>> Start Data to process

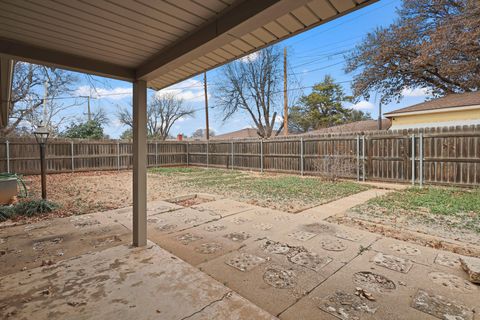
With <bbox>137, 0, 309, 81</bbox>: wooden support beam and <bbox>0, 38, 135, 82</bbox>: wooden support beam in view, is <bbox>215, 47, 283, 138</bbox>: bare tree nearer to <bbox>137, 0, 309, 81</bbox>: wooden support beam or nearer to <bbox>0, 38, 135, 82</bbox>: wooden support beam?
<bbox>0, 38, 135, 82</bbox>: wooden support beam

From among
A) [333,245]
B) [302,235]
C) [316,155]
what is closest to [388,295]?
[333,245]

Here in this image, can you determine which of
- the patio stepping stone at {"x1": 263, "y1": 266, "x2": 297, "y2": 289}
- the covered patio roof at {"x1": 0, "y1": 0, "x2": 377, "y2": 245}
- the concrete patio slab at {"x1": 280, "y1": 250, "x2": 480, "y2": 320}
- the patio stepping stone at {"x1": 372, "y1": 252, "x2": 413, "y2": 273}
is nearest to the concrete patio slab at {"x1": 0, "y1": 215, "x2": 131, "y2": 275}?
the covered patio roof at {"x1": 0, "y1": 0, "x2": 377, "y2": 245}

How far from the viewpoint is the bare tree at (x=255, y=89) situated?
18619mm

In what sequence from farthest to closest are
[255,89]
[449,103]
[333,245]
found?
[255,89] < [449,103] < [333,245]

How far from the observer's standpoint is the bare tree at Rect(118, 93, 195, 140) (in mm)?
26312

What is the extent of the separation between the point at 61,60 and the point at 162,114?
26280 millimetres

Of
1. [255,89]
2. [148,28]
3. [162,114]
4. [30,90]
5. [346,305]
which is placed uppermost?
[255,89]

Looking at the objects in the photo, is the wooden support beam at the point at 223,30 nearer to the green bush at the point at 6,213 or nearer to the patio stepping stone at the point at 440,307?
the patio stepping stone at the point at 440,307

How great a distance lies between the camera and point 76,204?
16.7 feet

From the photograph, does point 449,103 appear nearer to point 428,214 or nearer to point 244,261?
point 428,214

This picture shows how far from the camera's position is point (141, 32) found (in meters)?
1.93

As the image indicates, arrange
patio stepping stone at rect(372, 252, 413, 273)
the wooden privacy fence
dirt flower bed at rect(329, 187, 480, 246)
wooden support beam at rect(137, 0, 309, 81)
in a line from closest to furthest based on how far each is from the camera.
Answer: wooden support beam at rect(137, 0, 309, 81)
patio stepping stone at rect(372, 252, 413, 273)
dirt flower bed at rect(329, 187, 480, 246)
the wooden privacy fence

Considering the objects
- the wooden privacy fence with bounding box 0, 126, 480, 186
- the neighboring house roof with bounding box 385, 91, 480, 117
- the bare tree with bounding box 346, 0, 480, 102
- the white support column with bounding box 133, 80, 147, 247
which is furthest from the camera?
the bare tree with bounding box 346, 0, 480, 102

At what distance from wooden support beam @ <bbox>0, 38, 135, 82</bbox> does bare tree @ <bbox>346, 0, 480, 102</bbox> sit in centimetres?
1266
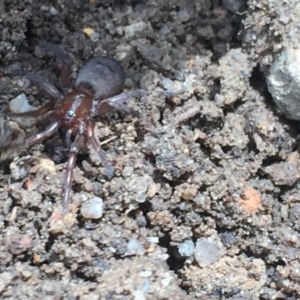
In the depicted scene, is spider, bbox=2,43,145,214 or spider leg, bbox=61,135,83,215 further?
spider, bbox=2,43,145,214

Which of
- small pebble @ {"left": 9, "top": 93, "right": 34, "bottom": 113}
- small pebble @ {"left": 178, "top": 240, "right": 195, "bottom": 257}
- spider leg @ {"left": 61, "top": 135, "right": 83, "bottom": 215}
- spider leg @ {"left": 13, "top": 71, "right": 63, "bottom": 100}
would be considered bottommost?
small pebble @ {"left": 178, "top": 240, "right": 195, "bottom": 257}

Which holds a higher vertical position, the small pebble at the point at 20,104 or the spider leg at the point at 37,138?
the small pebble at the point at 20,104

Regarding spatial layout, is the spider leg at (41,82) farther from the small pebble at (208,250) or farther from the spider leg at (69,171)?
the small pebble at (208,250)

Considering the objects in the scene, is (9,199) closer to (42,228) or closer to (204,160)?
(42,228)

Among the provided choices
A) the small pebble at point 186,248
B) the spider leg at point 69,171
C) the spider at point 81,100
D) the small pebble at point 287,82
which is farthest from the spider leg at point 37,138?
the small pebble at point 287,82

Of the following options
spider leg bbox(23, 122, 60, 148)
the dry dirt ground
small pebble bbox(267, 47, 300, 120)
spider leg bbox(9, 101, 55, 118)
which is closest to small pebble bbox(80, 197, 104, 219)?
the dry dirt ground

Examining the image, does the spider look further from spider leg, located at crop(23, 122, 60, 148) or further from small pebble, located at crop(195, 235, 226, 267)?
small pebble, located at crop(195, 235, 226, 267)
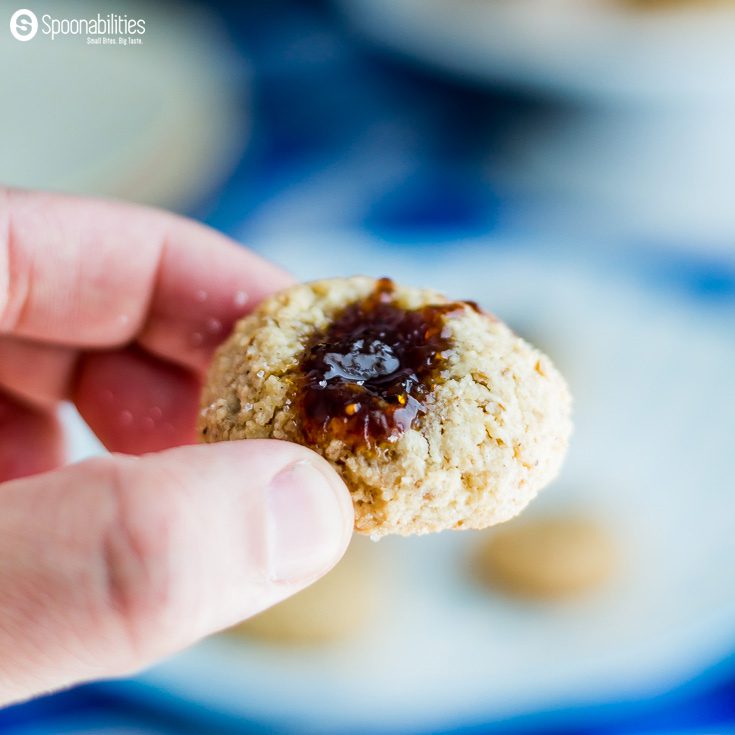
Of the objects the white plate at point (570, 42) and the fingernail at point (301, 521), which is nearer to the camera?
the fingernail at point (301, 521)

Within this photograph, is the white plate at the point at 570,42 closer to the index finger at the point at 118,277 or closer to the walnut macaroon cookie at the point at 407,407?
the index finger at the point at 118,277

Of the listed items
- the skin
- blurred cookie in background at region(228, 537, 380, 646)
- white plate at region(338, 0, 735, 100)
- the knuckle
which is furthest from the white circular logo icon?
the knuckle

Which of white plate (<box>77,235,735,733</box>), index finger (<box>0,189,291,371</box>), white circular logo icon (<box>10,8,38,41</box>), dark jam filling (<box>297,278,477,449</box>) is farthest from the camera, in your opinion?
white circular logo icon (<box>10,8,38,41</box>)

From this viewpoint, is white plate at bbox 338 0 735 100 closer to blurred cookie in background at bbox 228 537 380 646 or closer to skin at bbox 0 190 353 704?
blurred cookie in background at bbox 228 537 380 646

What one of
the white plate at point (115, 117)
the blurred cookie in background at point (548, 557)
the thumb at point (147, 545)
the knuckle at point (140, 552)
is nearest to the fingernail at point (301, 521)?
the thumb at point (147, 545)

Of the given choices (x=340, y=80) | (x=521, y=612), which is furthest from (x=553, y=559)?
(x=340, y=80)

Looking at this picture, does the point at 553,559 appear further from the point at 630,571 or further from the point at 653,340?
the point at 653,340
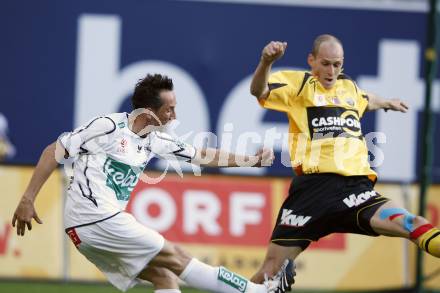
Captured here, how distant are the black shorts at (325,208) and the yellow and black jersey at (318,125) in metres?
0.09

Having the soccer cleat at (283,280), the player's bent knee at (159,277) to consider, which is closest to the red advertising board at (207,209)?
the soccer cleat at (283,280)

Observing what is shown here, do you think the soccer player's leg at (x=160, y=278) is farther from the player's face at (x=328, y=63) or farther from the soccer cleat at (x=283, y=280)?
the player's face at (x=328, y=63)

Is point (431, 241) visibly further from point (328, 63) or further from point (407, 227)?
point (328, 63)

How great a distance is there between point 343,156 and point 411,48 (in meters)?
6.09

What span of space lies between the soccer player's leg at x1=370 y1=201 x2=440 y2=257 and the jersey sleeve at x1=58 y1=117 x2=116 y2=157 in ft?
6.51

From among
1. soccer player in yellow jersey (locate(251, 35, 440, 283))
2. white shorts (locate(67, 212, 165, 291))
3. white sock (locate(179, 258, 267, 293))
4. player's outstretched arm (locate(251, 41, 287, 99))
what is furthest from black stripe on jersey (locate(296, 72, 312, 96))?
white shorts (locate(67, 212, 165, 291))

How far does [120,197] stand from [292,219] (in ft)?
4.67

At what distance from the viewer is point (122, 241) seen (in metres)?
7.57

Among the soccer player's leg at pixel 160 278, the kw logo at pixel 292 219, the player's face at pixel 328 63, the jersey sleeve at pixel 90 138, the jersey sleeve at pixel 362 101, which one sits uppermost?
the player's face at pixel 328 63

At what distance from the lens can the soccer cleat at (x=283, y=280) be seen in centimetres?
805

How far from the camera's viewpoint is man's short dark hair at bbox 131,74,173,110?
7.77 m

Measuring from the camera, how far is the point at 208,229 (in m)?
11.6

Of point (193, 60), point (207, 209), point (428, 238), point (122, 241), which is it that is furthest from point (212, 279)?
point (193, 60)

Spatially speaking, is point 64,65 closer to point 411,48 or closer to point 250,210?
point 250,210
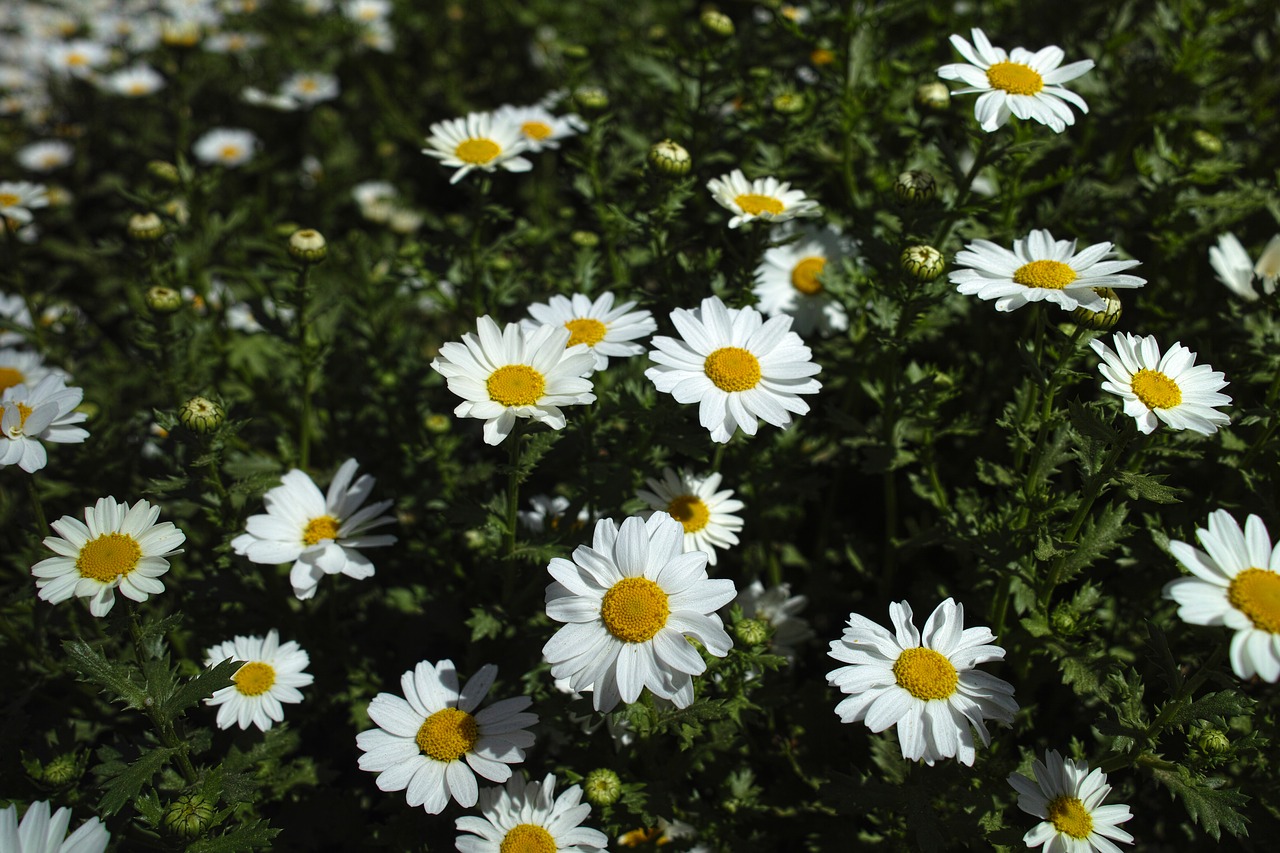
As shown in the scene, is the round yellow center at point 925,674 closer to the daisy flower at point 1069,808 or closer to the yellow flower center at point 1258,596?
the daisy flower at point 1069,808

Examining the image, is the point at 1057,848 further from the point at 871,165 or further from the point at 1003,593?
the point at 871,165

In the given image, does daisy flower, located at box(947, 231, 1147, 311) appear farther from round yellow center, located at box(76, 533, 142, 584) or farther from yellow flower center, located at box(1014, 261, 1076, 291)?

>> End Data to process

Each line from the one containing "At what distance from the lens" through the last line of the listing is to be given again exactly, with no pictures and no other lines.

At what distance from the lens can the soccer cleat at (x=283, y=280) be seen in centimetres?
805

How far from the camera's viewpoint is man's short dark hair at bbox 131,74,173,110?
7.77 m

Measuring from the camera, how far is the point at 208,229 (in m)?
11.6

Of point (193, 60), point (207, 209), point (428, 238), point (122, 241), which is it that is furthest from point (212, 279)?
point (193, 60)

Spatially speaking, is point 64,65 closer to point 411,48 or closer to point 250,210?
point 250,210
As shown in the scene, is the round yellow center at point 925,674 closer to the daisy flower at point 1069,808 or closer to the yellow flower center at point 1258,596?
the daisy flower at point 1069,808

Examining the image, is the point at 1057,848 further from the point at 871,165 or further from the point at 1003,593?
the point at 871,165

In the given image, does daisy flower, located at box(947, 231, 1147, 311) appear farther from round yellow center, located at box(76, 533, 142, 584) or farther from yellow flower center, located at box(1014, 261, 1076, 291)?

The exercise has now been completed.